Another question answered on LinkedIn’s Scale Agile group: The team is facing a high Technical debt before adopting Scrum. Now, they want to fix this. How could they include this in the Sprint?
If you already have a lot of technical debt, I would recommend that the first few Sprints do nothing but clear the most expensive debt.
The trick is to persuade the Product Owner that this is necessary, because it means deferring any delivery of “real features” while the debt is paid down.
Note that I say “paid down” rather than “paid off”: in my experience, there is rarely an opportunity to completely pay off technical debt and have a clean Product Backlog with nothing in it but nice user stories that deliver tons of end-user functionality.

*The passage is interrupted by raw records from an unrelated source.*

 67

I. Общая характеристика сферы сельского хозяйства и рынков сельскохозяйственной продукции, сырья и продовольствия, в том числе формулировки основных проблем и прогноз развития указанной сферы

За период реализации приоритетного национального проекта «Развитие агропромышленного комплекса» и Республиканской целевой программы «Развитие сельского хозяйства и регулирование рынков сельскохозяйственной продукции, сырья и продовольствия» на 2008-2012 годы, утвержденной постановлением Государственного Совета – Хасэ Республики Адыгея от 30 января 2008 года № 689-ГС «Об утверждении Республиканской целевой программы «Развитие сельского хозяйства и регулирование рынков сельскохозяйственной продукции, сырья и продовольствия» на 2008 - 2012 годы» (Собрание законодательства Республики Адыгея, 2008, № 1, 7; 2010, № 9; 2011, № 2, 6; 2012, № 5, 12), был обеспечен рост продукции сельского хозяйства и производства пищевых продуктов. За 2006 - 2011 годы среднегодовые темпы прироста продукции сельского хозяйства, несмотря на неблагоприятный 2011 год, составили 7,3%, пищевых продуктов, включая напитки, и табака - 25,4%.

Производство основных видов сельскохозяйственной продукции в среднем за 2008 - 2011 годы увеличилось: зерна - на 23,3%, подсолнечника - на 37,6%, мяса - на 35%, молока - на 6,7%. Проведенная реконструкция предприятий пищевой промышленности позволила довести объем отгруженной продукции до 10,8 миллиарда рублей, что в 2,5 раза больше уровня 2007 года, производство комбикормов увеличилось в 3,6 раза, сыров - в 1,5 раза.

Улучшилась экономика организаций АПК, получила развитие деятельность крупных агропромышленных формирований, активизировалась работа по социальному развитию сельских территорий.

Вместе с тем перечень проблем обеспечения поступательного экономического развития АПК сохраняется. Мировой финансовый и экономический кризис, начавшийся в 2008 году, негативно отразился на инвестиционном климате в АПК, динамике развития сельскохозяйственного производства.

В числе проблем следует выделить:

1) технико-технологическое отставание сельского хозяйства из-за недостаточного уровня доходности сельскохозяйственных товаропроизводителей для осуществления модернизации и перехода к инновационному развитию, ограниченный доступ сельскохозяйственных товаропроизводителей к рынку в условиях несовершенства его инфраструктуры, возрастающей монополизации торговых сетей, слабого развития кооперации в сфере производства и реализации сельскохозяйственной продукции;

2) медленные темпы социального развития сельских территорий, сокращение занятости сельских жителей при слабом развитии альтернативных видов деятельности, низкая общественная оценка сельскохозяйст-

At Kerika, we have found that we accumulate some debt almost continuously, and that this is unavoidable even though we are using Scrum.

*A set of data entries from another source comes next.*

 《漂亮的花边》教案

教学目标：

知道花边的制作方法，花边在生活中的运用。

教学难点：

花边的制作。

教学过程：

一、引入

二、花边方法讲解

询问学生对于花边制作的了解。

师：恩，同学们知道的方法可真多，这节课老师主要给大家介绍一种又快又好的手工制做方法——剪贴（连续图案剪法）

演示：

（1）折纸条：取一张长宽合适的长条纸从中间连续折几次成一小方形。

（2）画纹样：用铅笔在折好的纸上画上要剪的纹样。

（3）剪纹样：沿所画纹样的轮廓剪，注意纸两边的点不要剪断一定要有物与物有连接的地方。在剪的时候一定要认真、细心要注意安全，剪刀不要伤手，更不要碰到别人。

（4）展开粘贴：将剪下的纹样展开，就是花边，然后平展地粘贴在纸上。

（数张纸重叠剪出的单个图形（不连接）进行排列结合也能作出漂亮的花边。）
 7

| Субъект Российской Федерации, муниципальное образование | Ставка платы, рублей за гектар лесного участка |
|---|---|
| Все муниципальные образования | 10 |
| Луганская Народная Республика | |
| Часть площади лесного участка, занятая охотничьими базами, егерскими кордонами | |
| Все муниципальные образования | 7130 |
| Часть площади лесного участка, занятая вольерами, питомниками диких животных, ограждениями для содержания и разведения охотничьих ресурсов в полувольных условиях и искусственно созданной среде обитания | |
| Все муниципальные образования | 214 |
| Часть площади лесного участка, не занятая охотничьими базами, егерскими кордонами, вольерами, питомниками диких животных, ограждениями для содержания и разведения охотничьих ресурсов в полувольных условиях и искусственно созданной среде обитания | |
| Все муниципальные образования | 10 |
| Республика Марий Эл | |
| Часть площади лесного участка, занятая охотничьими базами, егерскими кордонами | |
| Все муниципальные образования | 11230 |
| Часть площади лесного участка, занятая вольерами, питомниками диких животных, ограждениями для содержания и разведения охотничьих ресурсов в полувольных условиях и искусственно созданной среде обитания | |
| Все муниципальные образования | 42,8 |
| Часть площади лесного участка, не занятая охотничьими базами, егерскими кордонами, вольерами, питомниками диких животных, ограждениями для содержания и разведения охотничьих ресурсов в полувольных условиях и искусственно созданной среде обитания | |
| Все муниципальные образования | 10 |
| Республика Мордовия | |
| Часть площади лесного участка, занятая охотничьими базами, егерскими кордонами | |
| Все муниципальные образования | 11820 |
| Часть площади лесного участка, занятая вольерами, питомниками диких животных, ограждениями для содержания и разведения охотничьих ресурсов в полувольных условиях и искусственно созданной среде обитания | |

Purists might argue that a true Scrum model eliminates technical debt, but this is unrealistic when you are dealing with a fast moving market and are focused on rapidly improving your product.
Periodically, we devote an entire Sprint to paying down technical debt. We did one fairly recently because we are in the process of adding some substantial new functionality: Kerika will now become the first Scrum/Kanban/Scrumban tool that has full integration with both Google Drive and Box for sharing project files within distributed team 😉
Because this was a major platform enhancement, we took a 3-week Sprint to pay down our technical debt by clearing a bunch of bugs and server exceptions that individually were never going to make it to the top of the Product Backlog.
The Kerika tool makes it really easy to tag items, so it was easy for us to find all the bugs that were in our (rather large) Product Backlog and we cleared nearly 50 items.
Actually, this was our second debt payoff Sprint this year: in April, the Heartbleed scare prompted us to do a full internal review of our security processes, which morphed into a full review/overhaul of our QA and other software development infrastructure/process stuff, and we spent an entire Sprint to significantly clean up a bunch of stuff that had been moldering a while.
For what it’s worth, we generally do an all-hands-on-deck Sprint to pay down debt: we don’t try to sneak in any new product features because I find that it sends a confusing message to the team about the importance of paying down the debt.
I said earlier that often the big challenge is convincing the Product Owner of the need to devote a Sprint or two to pay down debt; in our case that’s relatively easy because I am the founder/CEO and buy into the idea 😉 but I do believe that if you are going to pay down debt, you need to do it with serious intent and get everyone focused on that, which means the Sprint is all about debt, not new goodies.